Todas as pessoas do povo de Israel estavam com suas bocas ressequidas. Eles haviam saído do Egito, haviam visto as maravilhas de Deus por meio de milagres grandiosos como fora o passar no meio do mar vermelho sem molhar a ponta do pé.


Mas estavam com a boca seca.

Eles viram Deus providenciar do céu o maná para que tivessem alimento e, além disso, comeram carne em abundância. Deus havia os livrado, sustentado, protegido e guiado. Mas agora, diante do lugar chamado Refidim, o povo sofria com a sede.


“Está o Senhor no meio de nós ou não?” eles perguntavam. Não bastou todos os sinais realizados por Deus eles ainda duvidavam. Eles ainda queriam testar Deus para ver o que Ele iria fazer. Ameaçaram Moisés pois ele era o representante divino no meio do povo.

Israel era um povo com a boca seca. De água e de Espírito.


2 – A mulher samaritana estava de boca seca.

No evangelho de João encontramos Jesus cansado. Ele estava viajando e ao chegar no local onde havia o poço tradicionalmente chamado de “Poço de Jacó”, ele se sentou. Enquanto os discípulos foram buscar comida uma mulher se aproximou dele e começaram a conversar.

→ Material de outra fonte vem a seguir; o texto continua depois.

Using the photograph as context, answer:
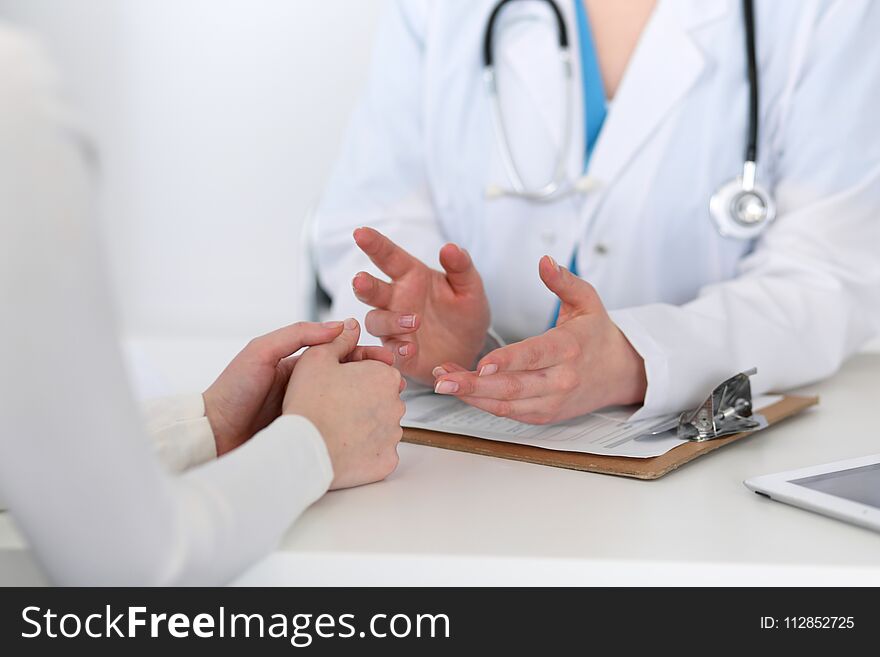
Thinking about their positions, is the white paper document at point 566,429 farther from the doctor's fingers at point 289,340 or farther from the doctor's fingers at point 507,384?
the doctor's fingers at point 289,340

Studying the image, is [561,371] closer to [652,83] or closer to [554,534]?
[554,534]

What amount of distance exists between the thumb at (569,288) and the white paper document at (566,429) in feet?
0.34

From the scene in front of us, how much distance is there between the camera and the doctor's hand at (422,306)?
33.7 inches

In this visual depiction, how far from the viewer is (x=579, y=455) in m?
0.74

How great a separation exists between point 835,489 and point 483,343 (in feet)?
1.44

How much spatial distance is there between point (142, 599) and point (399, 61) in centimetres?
97

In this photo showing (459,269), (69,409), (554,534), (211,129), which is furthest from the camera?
(211,129)

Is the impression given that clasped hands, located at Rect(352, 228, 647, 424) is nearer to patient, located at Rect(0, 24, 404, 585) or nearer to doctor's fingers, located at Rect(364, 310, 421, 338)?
doctor's fingers, located at Rect(364, 310, 421, 338)

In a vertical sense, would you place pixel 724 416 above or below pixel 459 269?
below

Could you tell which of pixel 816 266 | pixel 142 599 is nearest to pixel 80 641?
pixel 142 599

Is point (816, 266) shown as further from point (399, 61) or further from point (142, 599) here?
point (142, 599)

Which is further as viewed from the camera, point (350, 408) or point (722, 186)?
point (722, 186)

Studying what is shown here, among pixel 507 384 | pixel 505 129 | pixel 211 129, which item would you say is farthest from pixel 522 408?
pixel 211 129

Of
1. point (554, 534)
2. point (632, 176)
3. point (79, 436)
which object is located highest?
point (632, 176)
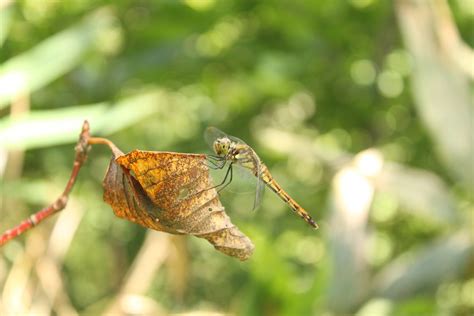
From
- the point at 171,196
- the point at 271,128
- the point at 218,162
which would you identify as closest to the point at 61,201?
the point at 171,196

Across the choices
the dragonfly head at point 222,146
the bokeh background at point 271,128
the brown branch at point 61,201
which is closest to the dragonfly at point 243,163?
the dragonfly head at point 222,146

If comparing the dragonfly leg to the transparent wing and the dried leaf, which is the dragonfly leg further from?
the dried leaf

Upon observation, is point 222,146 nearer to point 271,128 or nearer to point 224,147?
point 224,147

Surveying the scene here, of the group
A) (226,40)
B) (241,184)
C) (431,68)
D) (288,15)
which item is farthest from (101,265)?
(241,184)

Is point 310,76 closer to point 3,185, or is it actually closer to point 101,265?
point 3,185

Não era qualquer mulher. Era uma samaritana. Os samaritanos estavam sempre em discussão com os judeus e por isso não se davam bem. Eles eram tratados como inferiores aos “verdadeiros” judeus, que prestavam o “verdadeiro” culto a Deus no templo, em Jerusalém, que era o “verdadeiro” lugar para se adorar a Deus. Os samaritanos? Eles não mereciam fazer isso, era o pesamento vigente.


Então não é de espantar a surpresa da mulher quando Jesus lhe dirige a palavra: Dá-me de beber! Ela reage: “Não sabe que sou samaritana? Não me conhece, tu és homem, judeu desconhecido e me dirige a palavra?”


E a conversa que Jesus dirige vai aprofundando-se cada vez mais. Ele começa a falar da água que jorra sem parar, água que mata a sede para sempre, água que só ele, que é sim maior do que Jacó, pode dar. Ela quer receber desta água, pois afinal, ela está com a boca seca.


3 – Verdadeiros adoradores saciados pela água da vida.

A questão que envolve o texto não é a água em si. Não é a sede carnal, mas é o que Deus faz para saciar a sede eterna daquelas pessoas. O povo de Israel – através dos anciãos – Moisés ferir a rocha e dela jorrar água. Onde havia morte Deus fez brotar vida, onde havia calor e suor Deus fez brotar o frescor. A promessa de Deus estava estendida ao povo, que secos do Espírito ainda não enxergavam. Agora, Deus os traz para receberem a água da vida, a água que brota do rochedo da nossa salvação (Sl 95). A rocha torna-se a nossa salvação pois ela traz a água do Espírito para aquele povo desconfiado e teimoso.


O quanto nós temos sido povo desconfiado e teimoso? Dizemos, ó Senhor, porquê? Enquanto Deus está em pé ao nosso lado dizendo, “Meu filho, estou aqui, confia em mim, não te deixarei de boca seca!” A doença vem e nós nos lamentamos. A queda acontece e nós reclamamos. A fome bate e nós questionamos Deus.


Mas e o pecado? E toda a dor e peso que jesus carregou por nós? Ele tornou-se a nossa pedra de salvação para termos vida verdadeira e paz eterna. Só nele encontramos este caminho.


Para a mulher samaritana, Jesus traz a água da vida que consiste não apenas no matar a sede física mas saciar a vontade dela em poder adorar o Deus eterno mesmo que ela não possa estar no templo de Jerusalém. Para ela aquele era o lugar. Para Jesus, aquele era o coração.


Adoramos Deus em espírito. É assim que ele escolheu saciar a nossa sede. Nos tornamos seus filhos por ação da sua misericordiosa mão, que nos mostra que podemos adorar a Deus onde quer que estejamos.


Quando celebrei a Santa Ceia com aquele senhor, ele ficou muito feliz e agradecido, e a sua boca não estava mais seca. Nem o seu coração.